# [Given entries]
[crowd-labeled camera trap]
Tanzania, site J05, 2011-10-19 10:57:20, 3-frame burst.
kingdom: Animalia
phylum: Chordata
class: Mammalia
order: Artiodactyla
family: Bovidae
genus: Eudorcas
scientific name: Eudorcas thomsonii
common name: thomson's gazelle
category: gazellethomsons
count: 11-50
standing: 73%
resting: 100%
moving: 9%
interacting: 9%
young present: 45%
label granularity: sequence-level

==

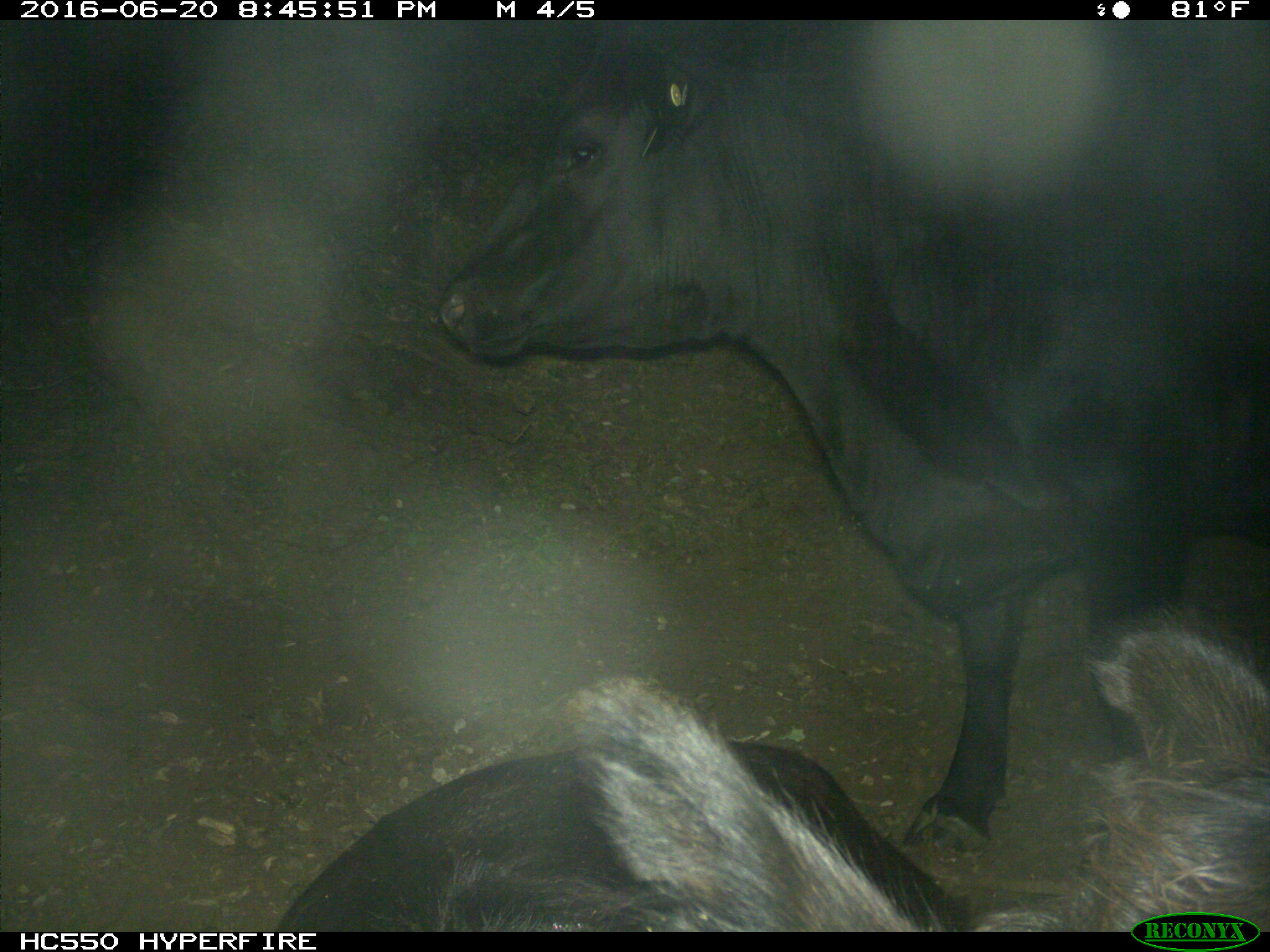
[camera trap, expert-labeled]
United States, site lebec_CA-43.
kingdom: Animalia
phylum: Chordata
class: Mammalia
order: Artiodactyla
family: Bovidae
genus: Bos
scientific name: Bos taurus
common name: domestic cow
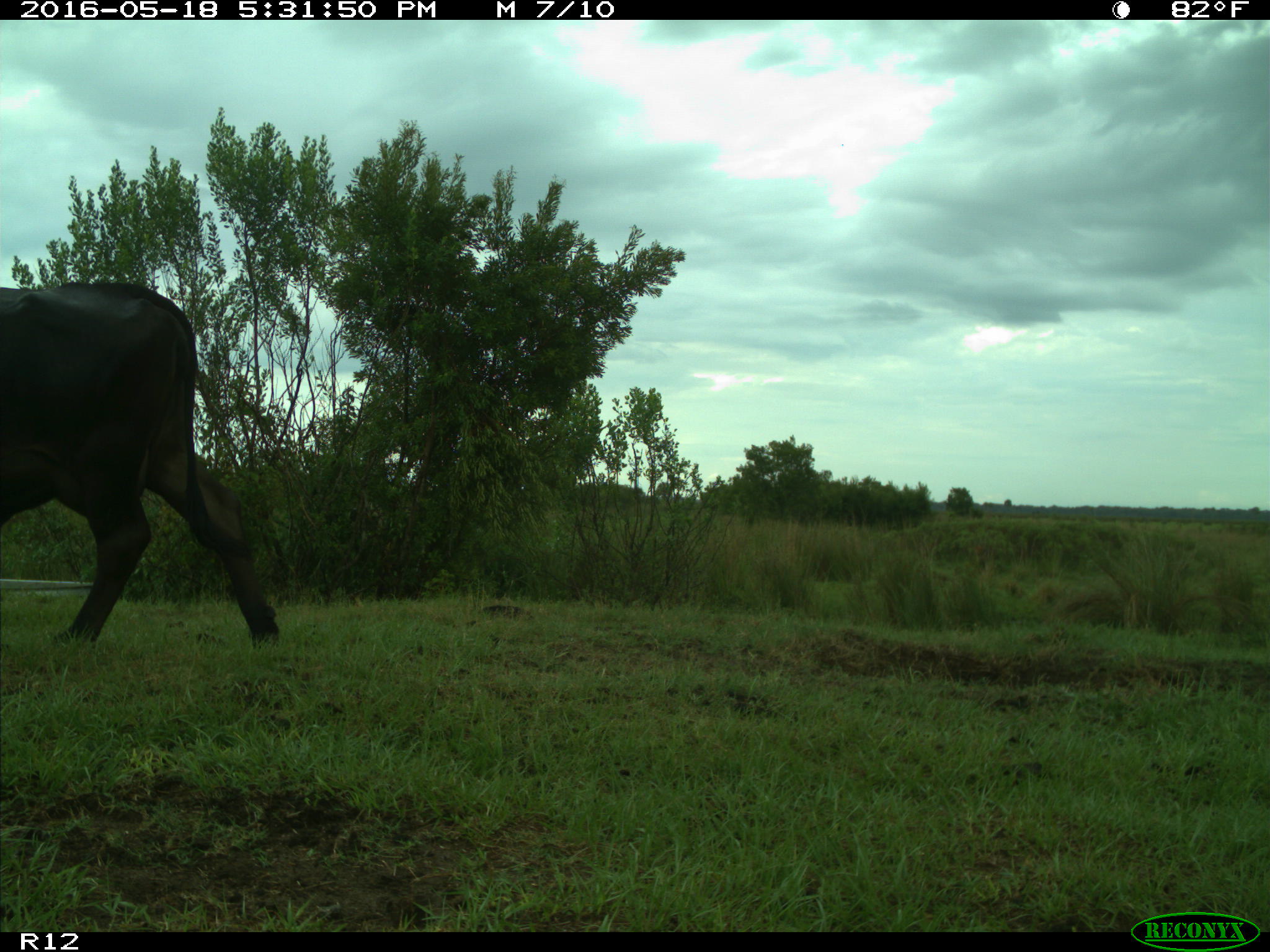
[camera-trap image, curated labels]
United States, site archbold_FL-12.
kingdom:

# [Task requirements]
Using the records above, copy word for word the line with "category: gazellethomsons", the line with "label granularity: sequence-level", and every line between them.

# [Output of the exercise]
category: gazellethomsons
count: 11-50
standing: 73%
resting: 100%
moving: 9%
interacting: 9%
young present: 45%
label granularity: sequence-level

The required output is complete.